Eye For Film >> Movies >> The House Of The Devil (2009) Film Review
Taking place in small-town Connecticut on the eve of a lunar eclipse, we are introduced to Samantha Hughes (Jocelin Donahue), a hapless girl-next-door type whose carefree disposition has been shot by financial woes. In dire need of cash for a down payment on an apartment, Samantha answers a ‘babysitter-wanted’ ad on her campus noticeboard. With best friend Megan (Greta Gerwig) in tow, Samantha turns up buoyed by the prospect of easing her mounting debts. But entering the isolated mansion delivers the first warning sign as the unsavoury fineprint of the job is revealed.
The sit is not for a child but for the owner’s decrepit mother-in-law, who is said to be confined to her room at the top of the house. Wariness floods Samantha’s mind, but an increasingly agitated Mr Ulman (Tom Noonan) presses her to stay and promises an obscene increase in pay if she does. Samantha obliges and the film’s transition to full-blooded haunted house horror is complete.
With a composed, naturalistic opening sequence punctuated by bold yellow title credits and Jeff Grace’s jarring score, The House Of The Devil distinguishes itself from the outset as a postmodern horror that wears its influences on its bloodied sleeve. In echoing the visceral style of 1980s horror flicks, director Ti West establishes a disquieting acquaintance with his audience. This is highbrow horror, perhaps, but the sincerity in West’s work bears no signs of pretension.
Still just 29, West is fast establishing himself as an expert of his craft. After cutting his teeth on the spine-tingling breakthrough features The Roost and Trigger Man, West’s career was roadblocked by the straight-to-DVD debacle that was Cabin Fever 2. Not so much a comeback as a return to form, The House Of The Devil is West’s most assured work. Shot using 16mm film, the film has an unmistakable retro tone, accentuated by West’s meticulous attention to costume and set design detail.
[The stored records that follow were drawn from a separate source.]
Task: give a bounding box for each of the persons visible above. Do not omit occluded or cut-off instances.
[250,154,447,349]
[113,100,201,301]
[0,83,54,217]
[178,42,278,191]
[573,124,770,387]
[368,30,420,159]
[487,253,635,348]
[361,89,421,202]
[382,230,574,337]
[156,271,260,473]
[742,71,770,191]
As Samantha restlessly passes the time, curiously checking rooms and flicking indifferently through television channels, the audience’s awareness of what’s to come becomes asphyxiating. West tightens his grip in the film’s final third, turning a hitherto steady narrative into an abrasive audience assault. The house begins to groan and creak into life before a blackout besieges our hapless heroine. Plunged into chaos, we can only sit back and watch behind shielding hands as Samantha becomes a pawn in her own living nightmare.
For all its sharply deployed pastiche and countless nods and winks, The House Of The Devil is a purist’s horror film. As such, those accustomed with the torture porn aesthetics and frenzied pacing of contemporary horror cinema may see their attention dwindle, but horrorhounds will revel in this atmospheric, slow-burning throwback. But West isn’t done yet. When the dust settles, a subtly executed twist comes like a hammer blow, backstabbing the audience after granting some sense of resolution in the film’s penultimate act.